Saved entries:
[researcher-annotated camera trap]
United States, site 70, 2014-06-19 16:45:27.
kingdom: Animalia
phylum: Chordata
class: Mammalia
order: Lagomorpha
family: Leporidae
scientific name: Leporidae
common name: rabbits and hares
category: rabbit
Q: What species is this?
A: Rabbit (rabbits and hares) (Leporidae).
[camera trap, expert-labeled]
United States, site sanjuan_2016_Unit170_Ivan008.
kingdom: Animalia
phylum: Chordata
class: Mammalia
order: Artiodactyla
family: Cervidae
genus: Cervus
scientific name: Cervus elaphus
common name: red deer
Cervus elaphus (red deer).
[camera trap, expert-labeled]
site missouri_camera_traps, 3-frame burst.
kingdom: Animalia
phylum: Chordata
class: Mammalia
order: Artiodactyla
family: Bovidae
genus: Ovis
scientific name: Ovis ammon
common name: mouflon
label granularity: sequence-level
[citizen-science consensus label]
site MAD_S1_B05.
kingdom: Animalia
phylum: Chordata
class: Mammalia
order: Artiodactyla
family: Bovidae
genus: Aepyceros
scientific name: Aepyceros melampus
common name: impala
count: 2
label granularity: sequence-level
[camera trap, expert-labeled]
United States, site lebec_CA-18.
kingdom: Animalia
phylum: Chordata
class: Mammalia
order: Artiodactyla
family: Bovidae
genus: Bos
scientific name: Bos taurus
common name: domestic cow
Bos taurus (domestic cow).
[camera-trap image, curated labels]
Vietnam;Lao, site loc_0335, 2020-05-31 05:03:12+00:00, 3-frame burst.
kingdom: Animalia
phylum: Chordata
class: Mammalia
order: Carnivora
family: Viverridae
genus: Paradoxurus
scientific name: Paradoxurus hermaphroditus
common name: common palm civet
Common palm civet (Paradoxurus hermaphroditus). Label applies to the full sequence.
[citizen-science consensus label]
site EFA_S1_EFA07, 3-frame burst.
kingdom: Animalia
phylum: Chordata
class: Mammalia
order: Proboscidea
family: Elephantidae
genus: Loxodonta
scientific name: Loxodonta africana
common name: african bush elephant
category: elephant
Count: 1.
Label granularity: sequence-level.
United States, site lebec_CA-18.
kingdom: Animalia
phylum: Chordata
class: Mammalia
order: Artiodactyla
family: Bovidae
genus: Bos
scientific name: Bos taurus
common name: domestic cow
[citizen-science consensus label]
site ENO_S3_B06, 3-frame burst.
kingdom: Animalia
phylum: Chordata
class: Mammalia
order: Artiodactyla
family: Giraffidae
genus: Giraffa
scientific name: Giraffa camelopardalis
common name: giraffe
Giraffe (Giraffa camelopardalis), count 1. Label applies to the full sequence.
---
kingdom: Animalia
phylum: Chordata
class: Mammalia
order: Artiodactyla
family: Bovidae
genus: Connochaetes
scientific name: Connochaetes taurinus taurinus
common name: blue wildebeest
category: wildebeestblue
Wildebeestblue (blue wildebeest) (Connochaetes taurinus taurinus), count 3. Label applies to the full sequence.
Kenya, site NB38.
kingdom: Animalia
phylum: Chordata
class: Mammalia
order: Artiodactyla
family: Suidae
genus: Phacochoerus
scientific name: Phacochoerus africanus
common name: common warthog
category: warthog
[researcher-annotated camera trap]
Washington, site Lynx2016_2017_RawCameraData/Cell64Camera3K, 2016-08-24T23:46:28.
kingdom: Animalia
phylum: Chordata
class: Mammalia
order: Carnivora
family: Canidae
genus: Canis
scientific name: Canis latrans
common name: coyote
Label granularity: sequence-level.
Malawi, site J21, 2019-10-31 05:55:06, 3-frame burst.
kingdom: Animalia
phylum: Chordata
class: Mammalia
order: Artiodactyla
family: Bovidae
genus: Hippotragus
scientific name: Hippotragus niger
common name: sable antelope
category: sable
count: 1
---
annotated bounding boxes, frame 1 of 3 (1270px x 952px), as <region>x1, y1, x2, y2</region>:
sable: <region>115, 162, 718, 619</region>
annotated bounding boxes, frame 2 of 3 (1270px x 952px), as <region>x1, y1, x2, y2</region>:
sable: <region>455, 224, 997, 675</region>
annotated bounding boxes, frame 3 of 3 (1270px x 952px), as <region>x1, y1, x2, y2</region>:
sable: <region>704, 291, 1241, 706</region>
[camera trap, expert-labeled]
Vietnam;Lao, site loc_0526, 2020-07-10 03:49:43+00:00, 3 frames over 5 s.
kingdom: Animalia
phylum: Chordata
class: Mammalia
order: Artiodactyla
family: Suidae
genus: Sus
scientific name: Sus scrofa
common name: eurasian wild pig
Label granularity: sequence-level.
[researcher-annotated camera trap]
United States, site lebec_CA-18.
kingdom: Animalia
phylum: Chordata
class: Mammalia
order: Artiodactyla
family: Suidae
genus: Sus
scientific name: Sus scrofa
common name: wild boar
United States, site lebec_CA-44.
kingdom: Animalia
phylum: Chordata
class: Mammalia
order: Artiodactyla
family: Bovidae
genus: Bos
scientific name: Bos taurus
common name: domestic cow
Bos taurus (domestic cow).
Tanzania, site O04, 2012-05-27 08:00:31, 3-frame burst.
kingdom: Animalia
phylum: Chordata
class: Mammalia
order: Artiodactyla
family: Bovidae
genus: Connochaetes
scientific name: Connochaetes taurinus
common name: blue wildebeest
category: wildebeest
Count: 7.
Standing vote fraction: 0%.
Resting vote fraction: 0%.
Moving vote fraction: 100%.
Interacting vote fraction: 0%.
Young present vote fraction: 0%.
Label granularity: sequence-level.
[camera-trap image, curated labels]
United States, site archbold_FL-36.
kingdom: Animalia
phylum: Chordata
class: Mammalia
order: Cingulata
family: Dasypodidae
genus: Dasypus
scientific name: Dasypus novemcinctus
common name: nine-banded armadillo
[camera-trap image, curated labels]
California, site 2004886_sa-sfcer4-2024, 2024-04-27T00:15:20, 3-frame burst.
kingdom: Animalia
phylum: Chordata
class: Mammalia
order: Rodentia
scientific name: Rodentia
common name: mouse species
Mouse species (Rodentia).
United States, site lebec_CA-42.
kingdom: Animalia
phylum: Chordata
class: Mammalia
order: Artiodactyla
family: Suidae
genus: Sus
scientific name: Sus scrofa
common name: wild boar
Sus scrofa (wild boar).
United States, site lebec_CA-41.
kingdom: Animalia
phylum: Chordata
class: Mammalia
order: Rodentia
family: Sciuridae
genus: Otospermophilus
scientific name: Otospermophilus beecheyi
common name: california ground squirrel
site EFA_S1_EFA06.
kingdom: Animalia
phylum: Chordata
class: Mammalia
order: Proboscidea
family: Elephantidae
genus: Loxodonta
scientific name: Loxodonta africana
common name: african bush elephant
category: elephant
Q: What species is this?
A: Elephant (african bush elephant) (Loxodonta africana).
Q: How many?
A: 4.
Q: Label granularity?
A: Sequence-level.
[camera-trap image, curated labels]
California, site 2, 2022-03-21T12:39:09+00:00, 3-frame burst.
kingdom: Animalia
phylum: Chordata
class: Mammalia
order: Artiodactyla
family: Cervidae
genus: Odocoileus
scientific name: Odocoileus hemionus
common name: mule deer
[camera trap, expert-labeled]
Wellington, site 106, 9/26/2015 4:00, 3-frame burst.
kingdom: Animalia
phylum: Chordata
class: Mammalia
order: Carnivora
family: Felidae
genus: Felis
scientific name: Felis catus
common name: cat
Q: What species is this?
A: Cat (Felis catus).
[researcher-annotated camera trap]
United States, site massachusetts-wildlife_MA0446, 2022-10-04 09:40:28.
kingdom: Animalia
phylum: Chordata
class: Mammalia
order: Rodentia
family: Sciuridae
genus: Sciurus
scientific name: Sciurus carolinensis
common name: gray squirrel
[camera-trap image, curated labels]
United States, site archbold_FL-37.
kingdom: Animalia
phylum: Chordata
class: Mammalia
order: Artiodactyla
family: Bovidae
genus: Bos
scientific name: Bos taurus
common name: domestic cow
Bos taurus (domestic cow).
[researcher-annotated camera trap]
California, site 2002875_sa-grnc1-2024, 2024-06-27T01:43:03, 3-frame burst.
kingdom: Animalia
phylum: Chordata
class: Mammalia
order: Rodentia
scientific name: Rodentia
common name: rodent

◆ THE TASK ◆
Start at the line with "A: Elephant (african" and stop at the end of the records. Write those lines out exactly and add nothing.

◆ EXERCISE ANSWER ◆
A: Elephant (african bush elephant) (Loxodonta africana).
Q: How many?
A: 4.
Q: Label granularity?
A: Sequence-level.
[camera-trap image, curated labels]
California, site 2, 2022-03-21T12:39:09+00:00, 3-frame burst.
kingdom: Animalia
phylum: Chordata
class: Mammalia
order: Artiodactyla
family: Cervidae
genus: Odocoileus
scientific name: Odocoileus hemionus
common name: mule deer
[camera trap, expert-labeled]
Wellington, site 106, 9/26/2015 4:00, 3-frame burst.
kingdom: Animalia
phylum: Chordata
class: Mammalia
order: Carnivora
family: Felidae
genus: Felis
scientific name: Felis catus
common name: cat
Q: What species is this?
A: Cat (Felis catus).
[researcher-annotated camera trap]
United States, site massachusetts-wildlife_MA0446, 2022-10-04 09:40:28.
kingdom: Animalia
phylum: Chordata
class: Mammalia
order: Rodentia
family: Sciuridae
genus: Sciurus
scientific name: Sciurus carolinensis
common name: gray squirrel
[camera-trap image, curated labels]
United States, site archbold_FL-37.
kingdom: Animalia
phylum: Chordata
class: Mammalia
order: Artiodactyla
family: Bovidae
genus: Bos
scientific name: Bos taurus
common name: domestic cow
Bos taurus (domestic cow).
[researcher-annotated camera trap]
California, site 2002875_sa-grnc1-2024, 2024-06-27T01:43:03, 3-frame burst.
kingdom: Animalia
phylum: Chordata
class: Mammalia
order: Rodentia
scientific name: Rodentia
common name: rodent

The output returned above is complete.